Dremio Reflection Incremental Refresh

Hi
I’m testing Dremio 3.2 reflection feature. According to the documentation, now it’s possible to use new data types as reference fields. During my tests, I had the following problem:

  1. First, I’ve created a reflection on my PDS. I set one DateTime field as my reference field:

Dremio executed successfully the following query:

SELECT `id`, `ultima_atualizacao` AS `$_dremio_$_update_$`
FROM `compra`
  1. However, when an incremental update is running, Dremio executes the following query:
SELECT `id`, `transacao`, `$_dremio_$_update_$`
FROM
    (SELECT 
        **ALL FIELDS IN THE TABLE**
    FROM `compra`) AS `compra`
WHERE `$_dremio_$_update_$` > TIMESTAMP '2019-05-17 16:31:20.000'

Is that right? Was Dremio supposed to do this? This is a poor performance query. It performs a full table scan and, only then, Dremio filter new data. For this query, a better approach would be:

SELECT **REFLECTION FIELDS**
    FROM `compra`
WHERE `reference_field_here` > TIMESTAMP '2019-05-17 16:31:20.000'

Is there a way to make Dremio execute a query like this one above?

3 Likes

I’ve notice that the same behavior occurs for other databases like Redshift.

1 Like

@Paulo_Vasconcellos, if you look at the Final Physical Plan in your final query profile, you’ll see that only the selected columns get pushed down into the final scan of the source table.

To add to Ben’s comment, our optimizer is able to efficiently plan queries like this. In this case, both the column selection and filter will get pushed down. The original SQL is not a good way to see what Dremio is actually doing behind the scenes.

Hi @ben and @steven! Thanks for the reply.

I understand that Dremio will optimize the process to create incremental refreshes, but don’t you think it creates a bottleneck in the data source by running queries like this? I mean, at the end of the day, Dremio will execute a query in the data source to return the new data, right? This query is the one that I mentioned in this thread. For example, this is a visual plan of the query that Dremio is executing in MySQL. Note that Dremio will first materialize the whole table and then execute another query on the result set.
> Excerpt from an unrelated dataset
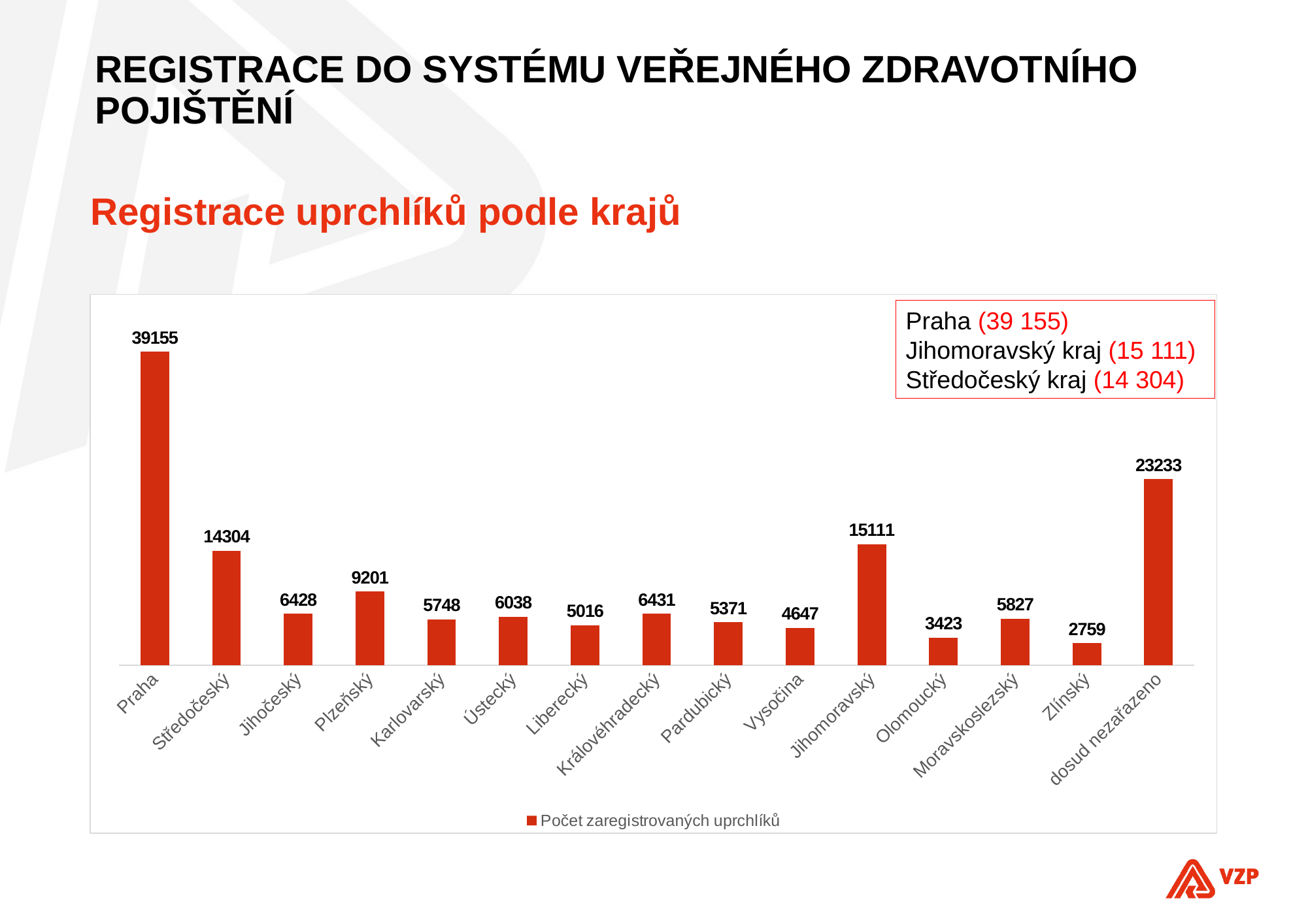
What is the value for Jihomoravský? 15111 What is the difference between the values for Praha and Jihomoravský? 24044 What is the value for dosud nezařazeno? 23233 Which category has the lowest value? Zlínský What is the value for Praha? 39155 What kind of chart is shown on the slide? bar chart How many series does the legend list? 1 What is the value for Zlínský? 2759 How many categories are shown on the x axis? 15 Which category has the highest value? Praha Which is larger, the value for Plzeňský or the value for Jihočeský? Plzeňský What is the difference between the values for Středočeský and Olomoucký? 10881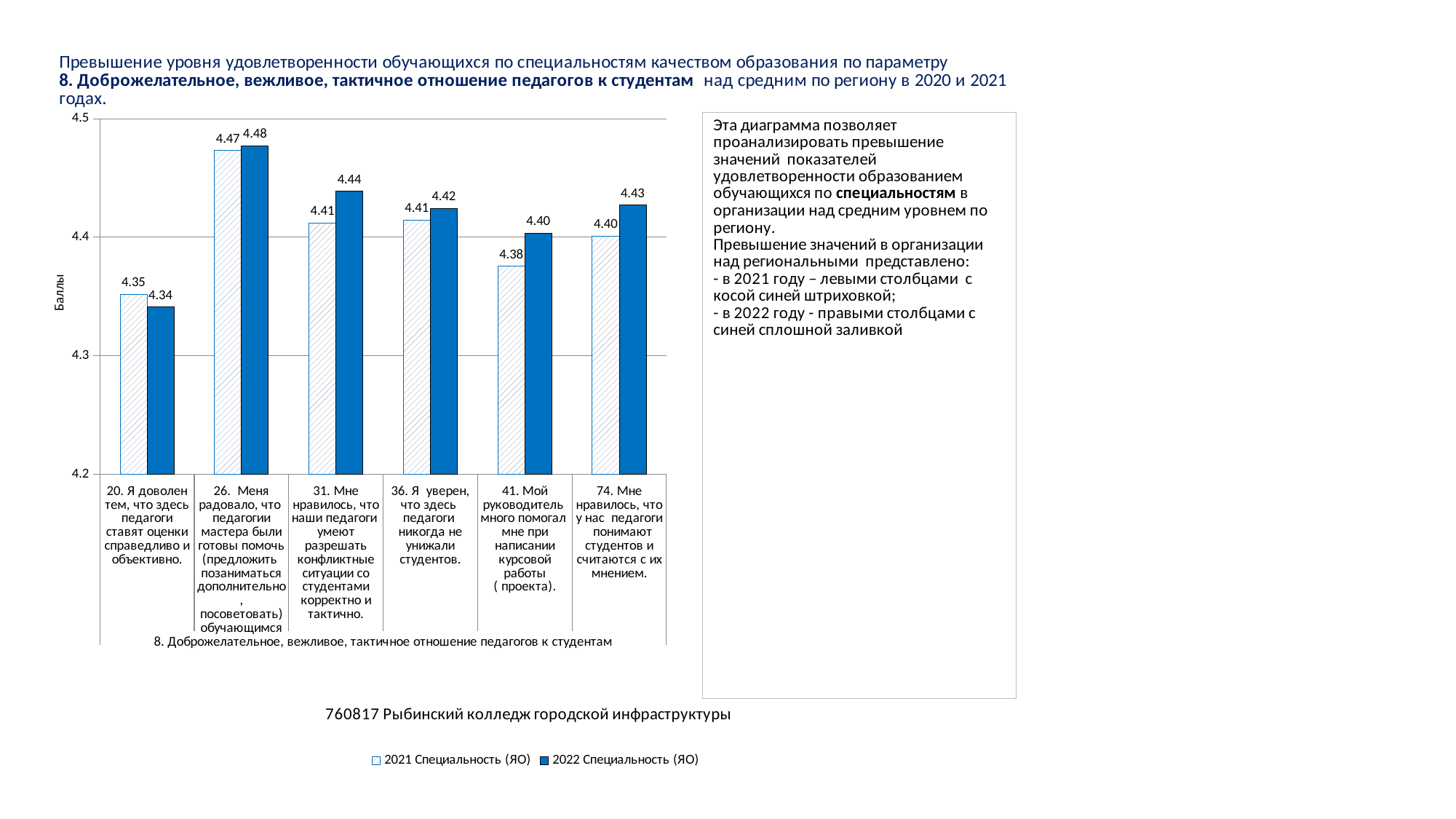
Which item has the lowest 2021 Специальность (ЯО) value? 20. Я доволен тем, что здесь педагоги ставят оценки справедливо и объективно What is the title of the vertical axis of the chart? Баллы What is the 2022 Специальность (ЯО) value for item 74 (Мне нравилось, что у нас педагоги понимают студентов)? 4.43 What is the 2022 Специальность (ЯО) value for item 26 (Меня радовало, что педагоги мастера были готовы помочь)? 4.48 What is the difference between the 2022 and 2021 Специальность (ЯО) values for item 31 (Мне нравилось, что наши педагоги умеют разрешать конфликтные ситуации)? 0.03 How many items (categories) are shown on the x axis of the chart? 6 For item 20 (Я доволен тем, что здесь педагоги ставят оценки справедливо и объективно), which is larger: the 2021 or the 2022 Специальность (ЯО) value? 2021 Специальность (ЯО) What kind of chart is shown on the slide? bar chart Is the 2021 Специальность (ЯО) value for item 41 greater or less than 4.3? greater Which item has the highest 2022 Специальность (ЯО) value? 26. Меня радовало, что педагоги мастера были готовы помочь What is the 2021 Специальность (ЯО) value for item 41 (Мой руководитель много помогал мне при написании курсовой работы)? 4.38 How many series does the chart legend list? 2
It’s a double full table scan:

image

This is the same visual plan for the query that I suggested:

image

This table is not a huge one (~26M rows), but it’s taking too long to refresh the reflection. In this scenario, I’m not interested to know how Dremio will optimize the process behind the scenes (I’m sure that Dremio will execute an excellent job when the new data arrives). My concern is how the data source is been impacted by incremental refreshes. What do you think?

Thank you in advance

1 Like

Hi, guys.
Any thoughts on this?

If you provide a profile for the query (https://www.dremio.com/tutorials/share-query-profile-dremio/) we can take a look to see if the correct pushdown is happening or not.

@doron here’s the reflection’s profile and the load materialization’s profile:

refresh_reflection.zip (15.8 KB)
load_materialization.zip (3.4 KB)

Hi @doron! Any findings on this issue?